Still wurde es in der sonst so lauten Aula, als der alte Mann beginnt auf Russisch zu erzählen. An einem Ort, der sonst Raum für Konzerte, Veranstaltungen und Prüfungen ist, beginnt er die Geschichte von seiner Kindheit zu erzählen, in der er vielleicht auch gerne ein, wie wir es nennen, „normales“ Schulleben, eine „normale“ Kindheit gehabt hätte. Doch dies wurde ihm verwehrt. Verwehrt vom Krieg. Dem Zweiten Weltkrieg.
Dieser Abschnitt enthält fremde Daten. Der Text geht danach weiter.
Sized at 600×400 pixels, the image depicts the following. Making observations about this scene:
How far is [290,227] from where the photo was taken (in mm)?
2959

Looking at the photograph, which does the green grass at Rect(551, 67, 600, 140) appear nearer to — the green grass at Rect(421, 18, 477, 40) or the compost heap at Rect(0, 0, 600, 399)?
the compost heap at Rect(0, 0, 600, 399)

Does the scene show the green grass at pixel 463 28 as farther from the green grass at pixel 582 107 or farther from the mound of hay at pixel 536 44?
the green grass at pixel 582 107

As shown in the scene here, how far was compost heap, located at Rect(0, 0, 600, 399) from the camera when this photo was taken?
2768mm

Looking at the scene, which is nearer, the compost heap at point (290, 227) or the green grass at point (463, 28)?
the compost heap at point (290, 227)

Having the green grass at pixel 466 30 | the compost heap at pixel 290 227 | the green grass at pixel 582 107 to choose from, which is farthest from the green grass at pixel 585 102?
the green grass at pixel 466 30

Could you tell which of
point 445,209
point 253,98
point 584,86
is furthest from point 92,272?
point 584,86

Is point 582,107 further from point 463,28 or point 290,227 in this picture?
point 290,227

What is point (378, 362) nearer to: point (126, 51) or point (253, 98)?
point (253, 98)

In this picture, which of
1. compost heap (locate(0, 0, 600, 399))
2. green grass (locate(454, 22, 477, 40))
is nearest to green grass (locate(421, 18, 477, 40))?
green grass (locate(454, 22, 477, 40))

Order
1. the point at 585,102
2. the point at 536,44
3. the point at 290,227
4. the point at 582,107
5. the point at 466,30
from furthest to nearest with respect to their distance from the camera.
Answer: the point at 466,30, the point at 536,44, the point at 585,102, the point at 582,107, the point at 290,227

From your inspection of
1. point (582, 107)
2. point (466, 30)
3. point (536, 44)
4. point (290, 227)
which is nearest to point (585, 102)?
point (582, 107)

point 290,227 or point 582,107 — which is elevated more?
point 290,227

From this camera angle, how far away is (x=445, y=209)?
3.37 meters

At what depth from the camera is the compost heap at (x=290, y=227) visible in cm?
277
Am Dienstag den 10.05.2016 sind die RussInnen, ehemalige BürgerInnen der Sowjetunion, Snegirjeva Nadeshda Danilowna, Jakowlewna Lidija Iwanowna, Elochina Lidija Nikolajewna und Slajek Nikolai Borisowitsch angereist um davon zu erzählen, wie der Zweite Weltkrieg ihnen ihre Kindheit stahl: 1941 griffen die Deutschen die Sowjetunion an und drangen schnell tief ins Landesinnere vor. Auf ihrem Weg plünderten sie Dörfer, verbrannten Häuser und Felder und inhaftierten hunderttausende Menschen unter unmenschlichen Bedingungen in Konzentrationslagern. Was das für Menschen waren und was das für sie bedeutete interessierte sie nicht. Frauen, Männer, sogar Schwangere, deren Männer an der Front kämpften, wenn sie nicht schon gefallen waren. Unter den Häftlingen befanden sich auch viele Kinder, die besonders unter den Zuständen zu leiden hatten. Nach Ende des Krieges und der Befreiung der Lager durch die Rote Armee kamen sie, die teils aus ihrer Heimat deportiert und zur Zwangsarbeit verpflichtet wurden, zurück in die Sowjetunion, wo ihnen aber wenig Brüderlichkeit entgegen gebracht wurde. Als „Verräter“ wurden sie bezeichnet, und mussten wieder in Lagern mehrere Wochen auf ihre Re-Patriierung warten. Lange wurde nicht darüber geredet; nicht in Russland, und in Deutschland erfahren es die Schüler auch nur im Geschichtsunterricht.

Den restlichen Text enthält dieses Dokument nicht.